- **What to work on**:
Can you put the lines of the rows below, from the line containing "Viewing the photo, would" through the end of the rows, into a Markdown table with the columns Number and Line, numbering each line and leaving out blank lines?

[Data rows]
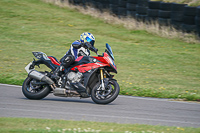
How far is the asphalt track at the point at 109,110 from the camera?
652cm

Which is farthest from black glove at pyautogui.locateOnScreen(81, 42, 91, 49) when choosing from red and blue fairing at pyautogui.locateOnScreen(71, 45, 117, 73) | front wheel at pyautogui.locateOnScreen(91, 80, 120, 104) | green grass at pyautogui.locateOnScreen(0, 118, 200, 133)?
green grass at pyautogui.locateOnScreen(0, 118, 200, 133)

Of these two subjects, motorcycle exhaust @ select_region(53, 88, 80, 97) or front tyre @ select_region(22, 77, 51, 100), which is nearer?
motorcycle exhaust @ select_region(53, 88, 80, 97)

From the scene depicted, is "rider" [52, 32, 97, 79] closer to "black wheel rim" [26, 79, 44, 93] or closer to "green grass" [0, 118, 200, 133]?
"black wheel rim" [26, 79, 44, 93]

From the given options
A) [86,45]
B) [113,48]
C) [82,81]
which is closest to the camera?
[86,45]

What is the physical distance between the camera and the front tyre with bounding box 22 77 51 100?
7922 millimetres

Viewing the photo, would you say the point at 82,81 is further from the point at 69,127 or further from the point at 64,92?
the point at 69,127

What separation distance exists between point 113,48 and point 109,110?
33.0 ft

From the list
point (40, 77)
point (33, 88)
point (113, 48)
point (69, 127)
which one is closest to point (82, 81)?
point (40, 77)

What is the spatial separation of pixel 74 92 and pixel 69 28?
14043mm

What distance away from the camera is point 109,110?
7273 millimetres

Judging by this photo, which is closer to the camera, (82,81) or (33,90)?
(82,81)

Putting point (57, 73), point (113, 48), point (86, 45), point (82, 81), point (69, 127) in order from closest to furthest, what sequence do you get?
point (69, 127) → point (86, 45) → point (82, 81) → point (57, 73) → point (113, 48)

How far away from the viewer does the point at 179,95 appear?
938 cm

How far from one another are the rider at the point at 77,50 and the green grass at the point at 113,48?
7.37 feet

- **Solution to this exercise**:
| Number | Line |
|---|---|
| 1 | Viewing the photo, would you say the point at 82,81 is further from the point at 69,127 or further from the point at 64,92? |
| 2 | the point at 69,127 |
| 3 | What separation distance exists between point 113,48 and point 109,110? |
| 4 | 33.0 ft |
| 5 | From the list |
| 6 | point (40, 77) |
| 7 | point (33, 88) |
| 8 | point (113, 48) |
| 9 | point (69, 127) |
| 10 | which one is closest to point (82, 81)? |
| 11 | point (40, 77) |
| 12 | What is the spatial separation of pixel 74 92 and pixel 69 28? |
| 13 | 14043mm |
| 14 | What distance away from the camera is point 109,110? |
| 15 | 7273 millimetres |
| 16 | Judging by this photo, which is closer to the camera, (82,81) or (33,90)? |
| 17 | (82,81) |
| 18 | Putting point (57, 73), point (113, 48), point (86, 45), point (82, 81), point (69, 127) in order from closest to furthest, what sequence do you get? |
| 19 | point (69, 127) → point (86, 45) → point (82, 81) → point (57, 73) → point (113, 48) |
| 20 | How far away from the viewer does the point at 179,95 appear? |
| 21 | 938 cm |
| 22 | How far from one another are the rider at the point at 77,50 and the green grass at the point at 113,48? |
| 23 | 7.37 feet |